WHAT IS EXPECTED :: Please copy the lines of the records from the one containing "From the selection" through the one containing "A: the skyscraper at bbox=(643, 2, 1024, 682)", including both, with every character unchanged.
···
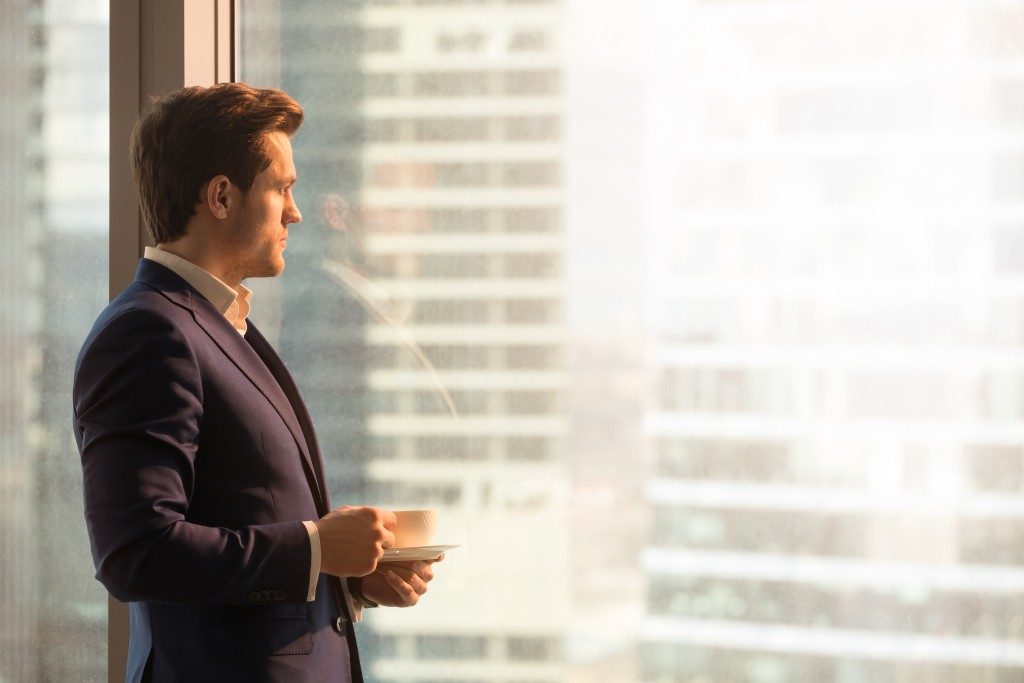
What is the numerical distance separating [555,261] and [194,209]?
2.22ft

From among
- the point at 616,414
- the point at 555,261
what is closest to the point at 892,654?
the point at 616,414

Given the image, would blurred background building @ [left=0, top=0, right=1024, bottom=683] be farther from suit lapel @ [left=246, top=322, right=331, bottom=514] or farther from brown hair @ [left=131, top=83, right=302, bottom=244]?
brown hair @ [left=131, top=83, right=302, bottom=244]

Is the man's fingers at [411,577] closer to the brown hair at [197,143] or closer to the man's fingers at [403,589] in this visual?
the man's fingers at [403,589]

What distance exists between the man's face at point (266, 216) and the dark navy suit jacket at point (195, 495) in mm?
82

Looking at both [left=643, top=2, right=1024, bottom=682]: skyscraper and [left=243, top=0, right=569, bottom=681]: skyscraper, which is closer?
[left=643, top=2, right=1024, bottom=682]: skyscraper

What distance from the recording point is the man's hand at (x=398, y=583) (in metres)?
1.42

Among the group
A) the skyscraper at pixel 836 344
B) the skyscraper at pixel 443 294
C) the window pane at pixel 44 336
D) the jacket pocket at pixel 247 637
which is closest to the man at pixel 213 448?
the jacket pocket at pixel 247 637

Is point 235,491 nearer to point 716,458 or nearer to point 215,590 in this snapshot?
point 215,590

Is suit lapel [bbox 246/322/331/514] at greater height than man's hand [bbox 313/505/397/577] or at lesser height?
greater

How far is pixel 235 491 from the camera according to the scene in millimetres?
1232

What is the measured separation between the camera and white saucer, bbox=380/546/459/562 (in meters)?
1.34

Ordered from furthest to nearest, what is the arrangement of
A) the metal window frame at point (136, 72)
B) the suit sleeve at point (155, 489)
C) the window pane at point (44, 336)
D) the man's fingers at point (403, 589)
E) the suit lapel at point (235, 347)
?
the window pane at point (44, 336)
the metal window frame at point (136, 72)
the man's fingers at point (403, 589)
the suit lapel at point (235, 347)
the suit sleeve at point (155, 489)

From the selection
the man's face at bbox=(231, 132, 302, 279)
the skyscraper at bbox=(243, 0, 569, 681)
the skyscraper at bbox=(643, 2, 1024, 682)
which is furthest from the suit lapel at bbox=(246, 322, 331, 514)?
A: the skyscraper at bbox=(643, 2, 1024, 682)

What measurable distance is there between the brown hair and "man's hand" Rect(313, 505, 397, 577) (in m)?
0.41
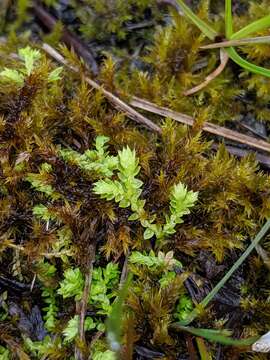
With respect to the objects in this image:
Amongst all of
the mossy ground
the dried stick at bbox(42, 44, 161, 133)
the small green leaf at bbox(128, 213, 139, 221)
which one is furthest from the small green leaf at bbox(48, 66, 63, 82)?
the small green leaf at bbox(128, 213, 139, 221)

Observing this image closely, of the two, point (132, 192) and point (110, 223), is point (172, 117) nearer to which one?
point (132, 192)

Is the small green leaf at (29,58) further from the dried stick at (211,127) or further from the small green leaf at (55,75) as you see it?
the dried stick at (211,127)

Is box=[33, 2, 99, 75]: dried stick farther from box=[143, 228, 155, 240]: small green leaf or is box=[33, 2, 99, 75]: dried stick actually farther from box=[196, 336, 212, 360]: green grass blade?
···
THE RESULT ::
From the selection
the man's face at bbox=(231, 132, 302, 279)
the skyscraper at bbox=(243, 0, 569, 681)
the skyscraper at bbox=(643, 2, 1024, 682)
which is furthest from the suit lapel at bbox=(246, 322, 331, 514)?
A: the skyscraper at bbox=(643, 2, 1024, 682)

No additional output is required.